From
The Washington Post:
The study would come to be called "cursed," but it started out just as Study 15.
It was a long-term trial of the antipsychotic drug
Seroquel. The common wisdom in psychiatric circles was that newer drugs were far better than older drugs, but Study 15's results suggested otherwise.
As a result, newly unearthed documents show, Study 15 suffered the same fate as many industry-sponsored trials that yield data drugmakers don't like: It got buried. It took eight years before a taxpayer-funded study rediscovered what Study 15 had found -- and raised serious concerns about an entire new class of expensive drugs.
Study 15 was silenced in 1997, the same year Seroquel was approved by the Food and Drug Administration to treat schizophrenia. The drug went on to be prescribed to hundreds of thousands of patients around the world and has earned billions for London-based AstraZeneca International -- including nearly $12 billion in the past three years.
The results of Study 15 were never published or shared with doctors, even as less rigorous studies that came up with positive results for Seroquel were published and used in marketing campaigns aimed at physicians and in television ads aimed at consumers. The results of Study 15 were provided only to the Food and Drug Administration -- and the agency has strenuously maintained that it does not have the authority to place such studies in the public domain.
AstraZeneca spokesman Tony Jewell defended the Seroquel research and said the company had disclosed the drug's risks. Since 1997, the drug's labeling has noted that weight gain and diabetes were seen in study patients, although the company says the data are not definitive. The label states that the metabolic disorders may be related to patients' underlying diseases.
The FDA, Jewell added, had access to Study 15 when it declared Seroquel safe and effective. The trial, which compared patients taking Seroquel and an older drug called
Haldol, "did not identify any safety concerns," AstraZeneca said in an e-mail. Jewell added, "A large proportion of patients dropped out in both groups, which the company felt made the results difficult to interpret."

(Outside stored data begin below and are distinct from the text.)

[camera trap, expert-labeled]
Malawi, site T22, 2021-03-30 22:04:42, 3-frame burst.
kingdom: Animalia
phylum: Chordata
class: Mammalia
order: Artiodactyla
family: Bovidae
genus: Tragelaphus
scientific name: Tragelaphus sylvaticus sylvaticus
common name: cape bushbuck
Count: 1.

Details of Study 15 have emerged through lawsuits now playing out in courtrooms nationwide alleging that Seroquel caused weight gain, hyperglycemia and diabetes in thousands of patients. The Houston-based law firm Blizzard, McCarthy & Nabers, one of several that have filed about 9,210 lawsuits over Seroquel, publicized the documents, which show that the patients taking Seroquel in Study 15 gained an average of 11 pounds in a year -- alarming company scientists and marketing executives. A Washington Post analysis found that about four out of five patients quit taking the drug in less than a year, raising pointed doubts about its effectiveness.
An FDA report in 1997, moreover, said Study 15 did offer useful safety data. Mentioning few details, the FDA said the study showed that patients taking higher doses of the drug gained more weight.

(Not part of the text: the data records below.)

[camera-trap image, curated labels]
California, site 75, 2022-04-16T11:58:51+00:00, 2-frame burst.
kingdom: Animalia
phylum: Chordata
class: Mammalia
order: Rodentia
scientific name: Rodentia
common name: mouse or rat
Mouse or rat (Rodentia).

In approving Seroquel, the agency said 23 percent of patients taking the drug in all studies available up to that point experienced significant weight increases, compared with 6 percent of control-group patients taking sugar pills. In 2006, FDA warned AstraZeneca against minimizing metabolic problems in its sales pitches.
In the years since, taxpayer-funded research has found that newer antipsychotic drugs such as Seroquel, which are 10 times as expensive, offer little advantage over older ones. The older drugs cause involuntary muscle movements known as tardive dyskinesia, and the newer ones have been linked to metabolic problems.
For practicing psychiatrists, Study 15 could have said a lot not just about safety but also effectiveness. Like all antipsychotics, Seroquel does not cure the diseases it has been approved to treat -- schizophrenia and bipolar disorder -- but controls symptoms such as agitation, hallucinations and delusions. When government scientists later decided to test the effectiveness of the class of drugs to which Seroquel belongs, they focused on a simple measure -- how long patients stayed on the drugs. Discontinuation rates, they decided, were the best measure of effectiveness.
Study 15 had three groups of about 90 patients each taking different Seroquel doses, according to an FDA document. Approximately 31 patients were on Haldol. The study showed that Seroquel failed to outperform Haldol in preventing psychotic relapses.
In disputing Study 15's weight-gain data, company officials said they were not reliable because only about 50 patients completed the year-long trial. But even without precise numbers, this suggests a high discontinuation rate among patients taking Seroquel. Even if every single patient taking Haldol dropped out, it appears that at a minimum about 220 patients -- or about 82 percent of patients on Seroquel -- dropped out.
Eight years after Study 15 was buried, an expensive taxpayer-funded study pitted Seroquel and other new drugs against another older antipsychotic drug. The study found that most patients getting the new and supposedly safer drugs stopped taking them because of intolerable side effects. The study also found that the new drugs had few advantages. As with older drugs, the new medications had very high discontinuation rates. The results caused consternation among doctors, who had been kept in the dark about trials such as Study 15.
The federal study also reported the number of Seroquel patients who discontinued the drug within 18 months: 82 percent.